To date, only one commentator or politician has expressed the slightest introspection, the slightest self-awareness, the slightest remorse, the slightest ownership, of the existence of the fantasy dream cloud of violent language by which we are now nearly blinded.

Finally tonight, as promised, a Special Comment on the nine days since Tucson. That awful night, I said this: We need to put the guns down. Just as importantly we need to put the gun metaphors away and permanently. Left, right, middle - politicians and citizens - sane and insane.

This age in which this country would accept "targeting" of political opponents and putting bullseyes over their faces, and of the dangerous blurring between political rallies and gun shows, ended.

I cited seven examples of violent rhetoric from the right; only one from the left -- my own. Because the point of that Comment and this one was not that the right pulled the trigger in Tucson but that we as citizens must stop the next Loughner, and the only way to do this is to accept personal responsibility and to pledge -- as I said that night -- that "violence, or the threat of violence, have no place in our Democracy, and I apologize for and repudiate any act or any thing in my past that may have even inadvertently encouraged violence."

This afternoon, former President Clinton issued a statement honoring what would have been Dr. King's 82nd birthday:

"...we'd all do well to heed this message. While no one intends their words or actions to incite the violence we saw in Tucson -- and it's wrong for anyone to suggest otherwise - we live in a world where what we say and how we say it can be read, heard, or seen by those who understand exactly what we mean and by those whose inner demons take them to a very different place.

--- DATA EXTRACT ---
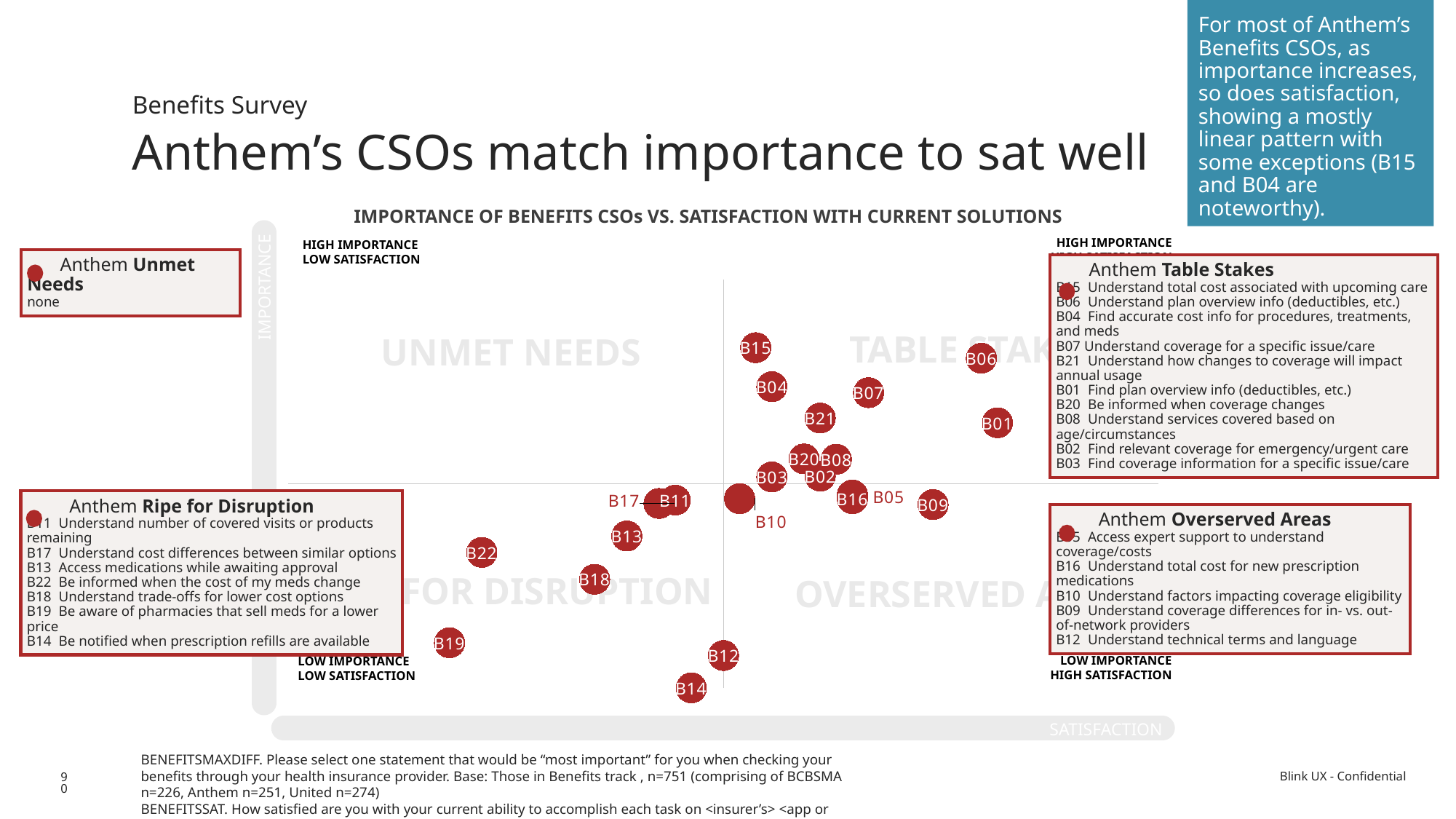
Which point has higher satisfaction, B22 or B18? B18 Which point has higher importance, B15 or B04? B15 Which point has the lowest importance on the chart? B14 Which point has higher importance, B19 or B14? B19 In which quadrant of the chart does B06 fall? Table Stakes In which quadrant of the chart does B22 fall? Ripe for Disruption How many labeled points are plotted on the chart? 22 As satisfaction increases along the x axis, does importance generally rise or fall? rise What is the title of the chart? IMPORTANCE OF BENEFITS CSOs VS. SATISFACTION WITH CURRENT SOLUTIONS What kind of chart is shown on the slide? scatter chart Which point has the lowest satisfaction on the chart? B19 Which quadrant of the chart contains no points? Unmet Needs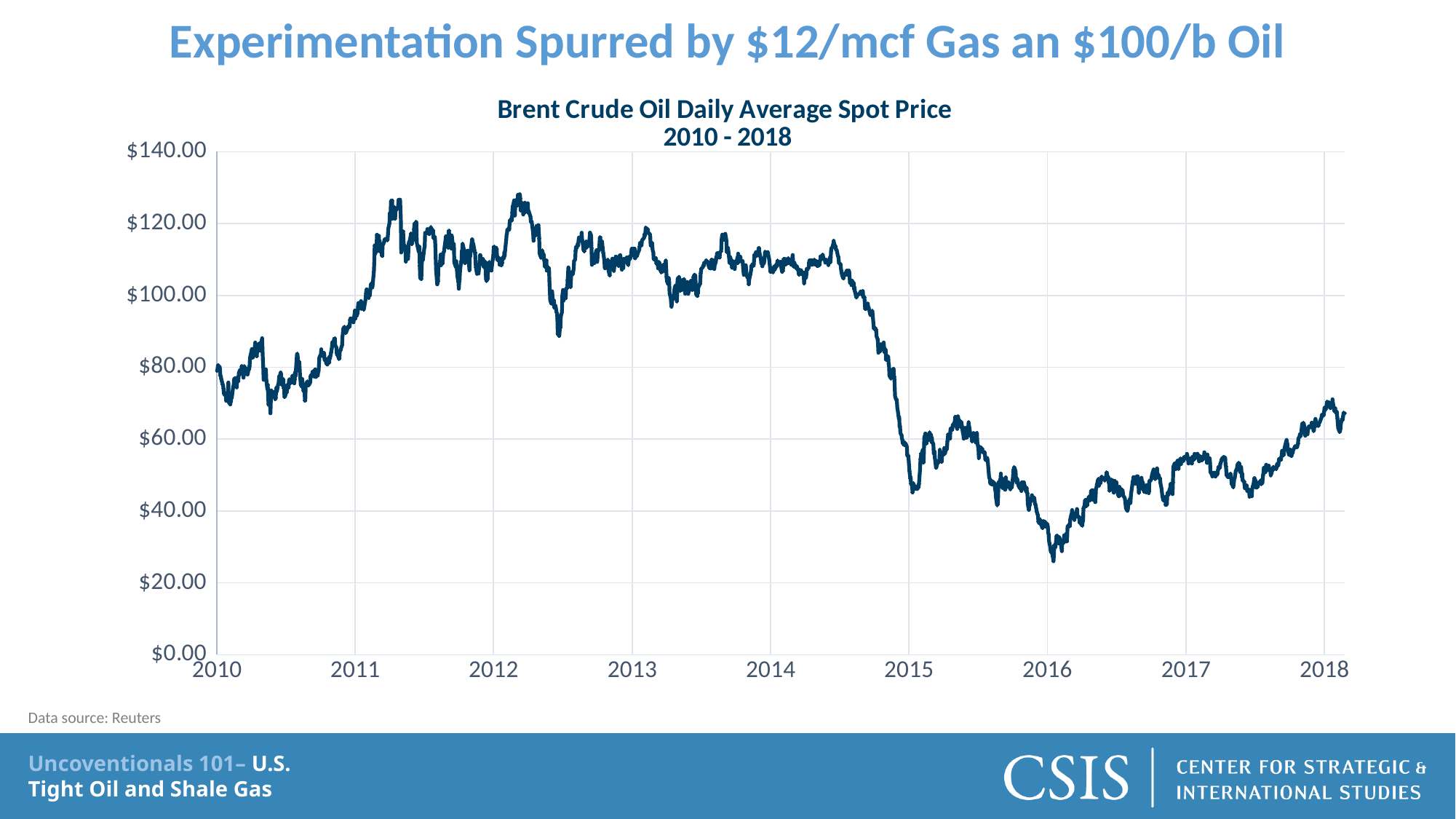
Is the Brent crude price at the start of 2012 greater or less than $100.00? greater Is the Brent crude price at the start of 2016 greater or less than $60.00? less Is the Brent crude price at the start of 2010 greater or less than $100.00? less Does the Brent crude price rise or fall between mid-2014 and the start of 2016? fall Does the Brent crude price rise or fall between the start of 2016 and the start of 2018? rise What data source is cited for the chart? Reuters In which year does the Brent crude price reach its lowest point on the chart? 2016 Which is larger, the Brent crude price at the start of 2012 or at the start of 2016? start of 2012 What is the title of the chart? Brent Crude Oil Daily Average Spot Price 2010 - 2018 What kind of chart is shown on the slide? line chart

--- EXERCISE DESCRIPTION ---
Write out, word for word, the part of the commentary on Tucson above starting with "To date, only" and going on through "now nearly blinded.".

--- RESPONSE TO THE EXERCISE ---
To date, only one commentator or politician has expressed the slightest introspection, the slightest self-awareness, the slightest remorse, the slightest ownership, of the existence of the fantasy dream cloud of violent language by which we are now nearly blinded.